8.4 Governing Law. This Agreement will be governed by and construed in accordance with the laws of the District of Columbia, United States of America excluding that body of law pertaining to conflict of laws. Any legal action or proceeding arising under this Agreement will be brought exclusively in federal court or state court located in the District of Columbia, United States of America and the parties hereby irrevocably consent to the personal jurisdiction and venue therein.
8.5 Severability. If any provision of this Agreement is held invalid or unenforceable by a court of competent jurisdiction, the remaining provisions of the Agreement will remain in full force and effect, and the provision affected will be construed so as to be enforceable to the maximum extent permissible by law.
8.6 Notices. All notices required or permitted under this Agreement will be in writing and delivered by confirmed facsimile transmission, by courier or overnight delivery service, or by certified mail, and in each instance will be deemed given upon receipt. All notices will be sent to the addresses set forth above or to such other address as may be specified by either party to the other in accordance with this Section.

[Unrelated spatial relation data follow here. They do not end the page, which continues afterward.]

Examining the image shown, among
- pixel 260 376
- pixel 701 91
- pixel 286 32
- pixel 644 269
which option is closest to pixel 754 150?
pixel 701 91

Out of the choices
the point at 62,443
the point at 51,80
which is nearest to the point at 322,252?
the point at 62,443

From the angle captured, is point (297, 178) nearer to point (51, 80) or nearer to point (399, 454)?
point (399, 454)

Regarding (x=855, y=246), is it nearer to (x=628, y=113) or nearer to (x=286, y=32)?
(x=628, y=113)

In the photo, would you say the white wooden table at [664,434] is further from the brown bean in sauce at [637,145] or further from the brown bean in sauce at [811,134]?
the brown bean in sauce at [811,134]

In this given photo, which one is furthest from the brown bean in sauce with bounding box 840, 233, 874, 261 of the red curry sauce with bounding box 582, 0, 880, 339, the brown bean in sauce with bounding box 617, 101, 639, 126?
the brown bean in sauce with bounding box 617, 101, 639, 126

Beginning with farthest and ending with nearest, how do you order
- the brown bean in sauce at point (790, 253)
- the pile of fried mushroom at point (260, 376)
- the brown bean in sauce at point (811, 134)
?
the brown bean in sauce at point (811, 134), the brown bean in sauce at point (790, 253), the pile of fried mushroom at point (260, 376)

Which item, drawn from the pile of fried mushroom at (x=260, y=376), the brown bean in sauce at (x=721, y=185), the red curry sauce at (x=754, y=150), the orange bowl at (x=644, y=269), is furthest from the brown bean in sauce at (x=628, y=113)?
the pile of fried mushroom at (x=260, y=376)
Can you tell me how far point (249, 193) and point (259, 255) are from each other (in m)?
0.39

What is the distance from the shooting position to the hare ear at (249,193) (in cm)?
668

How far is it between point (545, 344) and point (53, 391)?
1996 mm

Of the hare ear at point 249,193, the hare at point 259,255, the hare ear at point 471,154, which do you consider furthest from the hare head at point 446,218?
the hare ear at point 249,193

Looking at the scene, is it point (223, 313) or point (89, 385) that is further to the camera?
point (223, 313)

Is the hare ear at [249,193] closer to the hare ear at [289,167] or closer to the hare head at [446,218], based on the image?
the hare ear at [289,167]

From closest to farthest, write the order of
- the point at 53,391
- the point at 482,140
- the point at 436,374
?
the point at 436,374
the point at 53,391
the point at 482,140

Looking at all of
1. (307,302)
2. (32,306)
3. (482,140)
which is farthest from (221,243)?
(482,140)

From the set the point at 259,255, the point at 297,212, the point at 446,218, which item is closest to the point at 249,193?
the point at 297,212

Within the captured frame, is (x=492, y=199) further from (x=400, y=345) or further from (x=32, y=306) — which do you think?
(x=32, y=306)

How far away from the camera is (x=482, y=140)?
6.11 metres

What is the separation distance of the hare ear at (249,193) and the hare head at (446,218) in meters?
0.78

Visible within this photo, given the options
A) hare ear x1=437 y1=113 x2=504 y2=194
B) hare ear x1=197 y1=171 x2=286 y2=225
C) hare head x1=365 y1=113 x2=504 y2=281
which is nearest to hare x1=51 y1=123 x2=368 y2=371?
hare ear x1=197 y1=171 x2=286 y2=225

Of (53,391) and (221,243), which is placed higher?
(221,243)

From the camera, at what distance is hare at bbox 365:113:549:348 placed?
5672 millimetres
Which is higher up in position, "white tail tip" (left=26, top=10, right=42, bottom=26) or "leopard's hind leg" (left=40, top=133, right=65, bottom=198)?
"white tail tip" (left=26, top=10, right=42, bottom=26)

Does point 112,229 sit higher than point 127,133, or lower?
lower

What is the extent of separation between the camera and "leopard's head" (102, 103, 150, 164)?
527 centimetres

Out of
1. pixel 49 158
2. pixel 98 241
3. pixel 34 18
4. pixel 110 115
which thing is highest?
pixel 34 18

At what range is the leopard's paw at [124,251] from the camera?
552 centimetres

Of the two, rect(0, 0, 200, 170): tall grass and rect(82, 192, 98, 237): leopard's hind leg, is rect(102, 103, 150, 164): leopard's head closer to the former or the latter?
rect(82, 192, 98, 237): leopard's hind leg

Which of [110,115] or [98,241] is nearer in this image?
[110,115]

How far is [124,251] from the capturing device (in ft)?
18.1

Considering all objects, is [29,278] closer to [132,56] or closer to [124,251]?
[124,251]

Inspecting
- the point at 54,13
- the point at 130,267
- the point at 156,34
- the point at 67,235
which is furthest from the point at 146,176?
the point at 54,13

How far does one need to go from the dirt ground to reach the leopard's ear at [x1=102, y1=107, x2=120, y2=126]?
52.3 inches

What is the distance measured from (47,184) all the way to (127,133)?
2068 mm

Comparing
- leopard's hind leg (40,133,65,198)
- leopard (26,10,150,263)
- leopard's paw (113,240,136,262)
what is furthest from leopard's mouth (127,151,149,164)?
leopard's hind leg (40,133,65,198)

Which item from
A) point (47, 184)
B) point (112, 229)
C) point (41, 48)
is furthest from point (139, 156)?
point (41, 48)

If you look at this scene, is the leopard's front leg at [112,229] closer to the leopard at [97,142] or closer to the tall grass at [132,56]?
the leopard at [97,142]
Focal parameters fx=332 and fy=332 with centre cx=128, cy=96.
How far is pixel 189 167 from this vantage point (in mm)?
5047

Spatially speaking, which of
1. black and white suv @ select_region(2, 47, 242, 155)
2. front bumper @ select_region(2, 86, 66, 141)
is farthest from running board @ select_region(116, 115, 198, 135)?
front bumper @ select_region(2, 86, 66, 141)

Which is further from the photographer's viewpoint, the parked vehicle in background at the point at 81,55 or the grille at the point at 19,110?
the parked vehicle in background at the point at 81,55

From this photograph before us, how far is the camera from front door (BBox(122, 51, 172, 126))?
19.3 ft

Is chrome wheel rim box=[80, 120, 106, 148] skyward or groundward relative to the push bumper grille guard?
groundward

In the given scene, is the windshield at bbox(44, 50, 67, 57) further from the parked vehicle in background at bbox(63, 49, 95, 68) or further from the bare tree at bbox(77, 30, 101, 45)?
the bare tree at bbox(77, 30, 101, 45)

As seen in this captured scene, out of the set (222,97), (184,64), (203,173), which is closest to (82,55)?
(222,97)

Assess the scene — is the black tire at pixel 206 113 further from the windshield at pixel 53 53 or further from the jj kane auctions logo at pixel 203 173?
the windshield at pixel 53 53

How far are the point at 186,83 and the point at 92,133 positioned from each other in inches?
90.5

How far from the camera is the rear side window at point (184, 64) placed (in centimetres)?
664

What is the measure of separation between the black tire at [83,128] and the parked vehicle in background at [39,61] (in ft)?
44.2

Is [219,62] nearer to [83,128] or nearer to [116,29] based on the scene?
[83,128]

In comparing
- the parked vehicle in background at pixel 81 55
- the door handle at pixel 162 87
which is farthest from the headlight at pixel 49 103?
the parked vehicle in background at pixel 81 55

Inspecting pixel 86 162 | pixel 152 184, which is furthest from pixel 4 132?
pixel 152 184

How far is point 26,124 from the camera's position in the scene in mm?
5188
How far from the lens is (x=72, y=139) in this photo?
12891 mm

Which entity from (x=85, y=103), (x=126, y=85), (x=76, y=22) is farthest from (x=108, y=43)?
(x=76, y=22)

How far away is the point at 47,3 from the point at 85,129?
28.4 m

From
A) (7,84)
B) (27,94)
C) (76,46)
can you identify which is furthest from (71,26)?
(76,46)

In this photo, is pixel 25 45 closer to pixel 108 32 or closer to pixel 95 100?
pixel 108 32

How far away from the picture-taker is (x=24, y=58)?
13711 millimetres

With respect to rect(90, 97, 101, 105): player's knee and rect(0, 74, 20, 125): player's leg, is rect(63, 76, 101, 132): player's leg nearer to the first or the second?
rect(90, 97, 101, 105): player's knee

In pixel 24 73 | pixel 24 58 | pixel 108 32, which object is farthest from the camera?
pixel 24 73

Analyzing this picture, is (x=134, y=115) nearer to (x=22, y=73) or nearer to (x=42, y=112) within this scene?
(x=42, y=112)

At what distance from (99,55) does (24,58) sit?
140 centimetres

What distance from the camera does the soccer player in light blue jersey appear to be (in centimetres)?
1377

8.7 Entire Agreement. This Agreement, together with the Statement of Work, constitutes the complete and exclusive understanding and agreement of the parties with respect to the subject matter hereof and supersedes all prior understandings and agreements, whether written or oral, with respect to the subject matter hereof. In the event of a conflict, the terms and conditions of the Statement of Work will take precedence over the terms and conditions of this Agreement. Any waiver, modification or amendment of any provision of this Agreement will be effective only if in writing and signed by the parties hereto.
8.8 Waiver. The waiver of any breach of any provision of this Agreement will not constitute a waiver of any subsequent breach of the same other provisions hereof.
8.9 Counterparts. This Agreement may be executed in counterparts, each of which will be deemed an original, but all of which together will constitute one and the same instrument.